Stored data
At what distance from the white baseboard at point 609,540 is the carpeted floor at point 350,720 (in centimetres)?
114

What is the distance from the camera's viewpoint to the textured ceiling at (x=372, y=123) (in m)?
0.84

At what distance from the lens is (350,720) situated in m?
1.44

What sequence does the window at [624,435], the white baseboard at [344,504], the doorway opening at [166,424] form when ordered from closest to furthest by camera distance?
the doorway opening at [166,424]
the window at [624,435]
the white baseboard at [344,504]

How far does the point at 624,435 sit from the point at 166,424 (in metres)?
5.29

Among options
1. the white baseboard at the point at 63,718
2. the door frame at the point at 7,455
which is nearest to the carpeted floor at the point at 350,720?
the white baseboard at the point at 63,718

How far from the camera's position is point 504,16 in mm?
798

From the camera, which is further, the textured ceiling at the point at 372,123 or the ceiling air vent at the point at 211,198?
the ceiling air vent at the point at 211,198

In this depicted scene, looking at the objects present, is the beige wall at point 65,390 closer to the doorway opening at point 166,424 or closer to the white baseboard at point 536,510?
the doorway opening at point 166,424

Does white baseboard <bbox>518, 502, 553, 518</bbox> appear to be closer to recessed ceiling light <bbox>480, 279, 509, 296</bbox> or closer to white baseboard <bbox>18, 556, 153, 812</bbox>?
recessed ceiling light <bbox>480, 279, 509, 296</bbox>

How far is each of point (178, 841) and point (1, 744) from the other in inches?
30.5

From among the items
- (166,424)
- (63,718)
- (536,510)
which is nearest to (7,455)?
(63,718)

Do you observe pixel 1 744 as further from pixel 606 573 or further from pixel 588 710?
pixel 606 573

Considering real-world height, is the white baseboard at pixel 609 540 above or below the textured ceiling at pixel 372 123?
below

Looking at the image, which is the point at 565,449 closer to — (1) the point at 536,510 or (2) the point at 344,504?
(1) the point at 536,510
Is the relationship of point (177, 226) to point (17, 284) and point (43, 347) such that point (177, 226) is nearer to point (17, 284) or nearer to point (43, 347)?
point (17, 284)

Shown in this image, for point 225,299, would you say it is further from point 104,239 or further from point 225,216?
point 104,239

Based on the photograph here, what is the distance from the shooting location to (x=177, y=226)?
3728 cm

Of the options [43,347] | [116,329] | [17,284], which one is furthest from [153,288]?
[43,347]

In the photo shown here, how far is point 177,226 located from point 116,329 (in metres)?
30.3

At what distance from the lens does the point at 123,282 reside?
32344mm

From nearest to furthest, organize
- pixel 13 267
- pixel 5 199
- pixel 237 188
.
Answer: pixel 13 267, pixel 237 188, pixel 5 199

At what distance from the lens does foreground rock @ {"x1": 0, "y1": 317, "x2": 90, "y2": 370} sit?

Goal
Quote the data verbatim, starting at the line that contains "Of the options" and continuing through the last line of the data.

Task output
Of the options [43,347] | [116,329] | [17,284], which one is furthest from [153,288]?
[43,347]

In the photo shown here, how far is point 177,226 located from point 116,329 (in metres)?
30.3

At what distance from the lens does the point at 123,282 reside?
32344mm

From nearest to furthest, organize
- pixel 13 267
- pixel 5 199
- pixel 237 188
.
Answer: pixel 13 267, pixel 237 188, pixel 5 199

At what distance from the lens does foreground rock @ {"x1": 0, "y1": 317, "x2": 90, "y2": 370} sit?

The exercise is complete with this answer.